SMITH: Well, the irony is that Al Gore suffered by his own performances on television politically. And now he may suffer in the business world. I don't know.

KURTZ: Just briefly, David, you know, says that ABC, CBS and so forth are, of course, part of the liberal media. Whether you accept that or not, why is there so little hunger out there for a self- proclaimed liberal network?

SMITH: I don't know. The argument is that it hasn't been done well enough and therefore that there's an audience there and it hasn't been found, because it hasn't been done well.

KURTZ: Well, we'll have to see whether Gore goes in that direction. Terry Smith, David Frum, thanks very much for joining us.

Up next, in our "Media Minute," is the FCC crackdown on smut broadcasting threatening to undermine news coverage?


KURTZ: Time now for the latest from the news business in our "Media Minute."


KURTZ (voice-over): Could the FCC crackdown on indecency undermine news coverage?

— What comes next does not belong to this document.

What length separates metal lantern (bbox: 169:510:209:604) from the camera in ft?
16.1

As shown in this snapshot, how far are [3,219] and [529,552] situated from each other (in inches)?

The CBS affiliate in Phoenix curtailed its coverage of the funeral of Pat Tillman, the pro football player killed in Afghanistan, because some mourners were using words banded by the government. After the commission ruling that Bono's use of the "f" world at a Golden Globe ceremony was profane, news executives are openly worrying about their ability to bleep live news events.

A big week for "Esquire," winning four national magazine awards, edging out "The New Yorker," with three. "Newsweek" took the general excellence prize in the big circulation category.

Ted Koppel reading the names of the fallen in Iraq didn't produce a blockbuster hit for "Nightline" last week. But despite being banned by Sinclair Broadcasting in a half dozen markets, the controversial program's ratings did jump more than 20 percent.

Meanwhile, former ABC correspondent Chris Wallace, now the anchor of "Fox News Sunday," took a shot at his old colleague, saying Koppel's reading of the names lacked context and was a ratings stunt.



KURTZ: Last week, we talked about the media coverage surrounding John Kerry's throwing away his Vietnam decorations, and many of you weighed in.

Jennifer in Florida asked, "Why are we wasting our time discussing Kerry's war medals when there are so many more important issues? What John Kerry did with his medals is his own business. He earned them, by serving honorably in Vietnam."

But Scott in South Carolina writes: "Equal focus on Bush? Are you kidding me? The press was an absolute vulture when President Bush's National Guard record was questioned. That story was aired for weeks upon weeks. Only one or two days since Kerry's tossed medals story broke, and the liberal media are panicking and bringing up Bush's record again. Equal focus on Bush? Absolutely not."

Well, that's it for this edition of RELIABLE SOURCES. I'm Howard Kurtz. Join us again next Sunday morning at 11:30 Eastern for another critical look at the media. "LATE EDITION WITH WOLF BLITZER" begins right now.